# Heroes Of Pymoli Data Analysis
* Of the 1163 active players, the vast majority are male (84%). There also exists, a smaller, but notable proportion of female players (14%).

* Our peak age demographic falls between 20-24 (44.8%) with secondary groups falling between 15-19 (18.60%) and 25-29 (13.4%).  
-----

### Note
* Instructions have been included for each segment.
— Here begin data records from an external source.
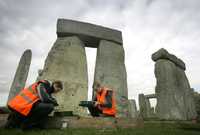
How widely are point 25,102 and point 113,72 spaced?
4.16m

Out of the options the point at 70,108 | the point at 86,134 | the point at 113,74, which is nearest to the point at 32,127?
the point at 86,134

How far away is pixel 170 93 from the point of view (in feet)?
24.5

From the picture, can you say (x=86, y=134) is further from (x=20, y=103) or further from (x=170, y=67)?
(x=170, y=67)

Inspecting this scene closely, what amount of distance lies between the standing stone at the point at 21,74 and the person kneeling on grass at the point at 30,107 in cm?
599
You do not have to follow them exactly, but they are included to help you think through the steps.

In [1]:
# Dependencies and Setup
import pandas as pd
import numpy as np

# File to Load (Remember to Change These)
file_to_load = "Resources/purchase_data.csv"

# Read Purchasing File and store into Pandas data frame
purchase_data = pd.read_csv(file_to_load)
purchase_data.head()

Unnamed: 0,Purchase ID,SN,Age,Gender,Item ID,Item Name,Price
0,0,Lisim78,20,Male,108,"Extraction, Quickblade Of Trembling Hands",3.53
1,1,Lisovynya38,40,Male,143,Frenzied Scimitar,1.56
2,2,Ithergue48,24,Male,92,Final Critic,4.88
3,3,Chamassasya86,24,Male,100,Blindscythe,3.27
4,4,Iskosia90,23,Male,131,Fury,1.44


## Player Count

* Display the total number of players


In [2]:
unique_players = len(purchase_data["SN"].unique())
print("The total number of players registered to play is " + str(unique_players))
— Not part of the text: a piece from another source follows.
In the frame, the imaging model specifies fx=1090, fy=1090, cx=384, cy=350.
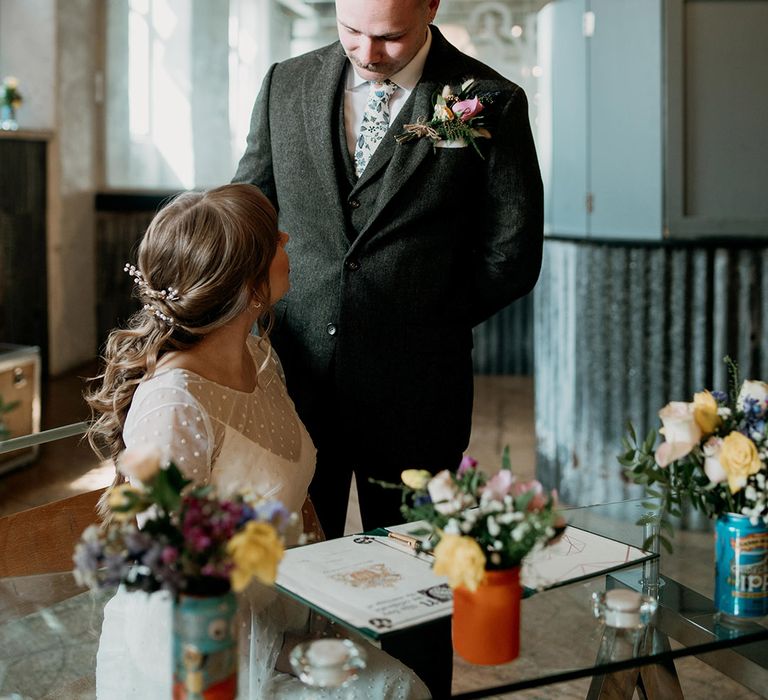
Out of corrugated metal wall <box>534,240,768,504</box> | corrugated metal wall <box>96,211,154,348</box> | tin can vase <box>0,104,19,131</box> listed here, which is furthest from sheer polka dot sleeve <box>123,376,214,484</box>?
corrugated metal wall <box>96,211,154,348</box>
The total number of players registered to play is 576


## Purchasing Analysis (Total)

* Run basic calculations to obtain number of unique items, average price, etc.


* Create a summary data frame to hold the results


* Optional: give the displayed data cleaner formatting


* Display the summary data frame


In [3]:
#number of unique items: 
unique_items = len(purchase_data["Item ID"].unique())

unique_items_table = pd.DataFrame(purchase_data, columns=["Item ID", "Price"]) \
        .drop_duplicates(subset='Item ID', keep="last")

average_price_for_an_item = round(unique_items_table["Price"].mean(), 2)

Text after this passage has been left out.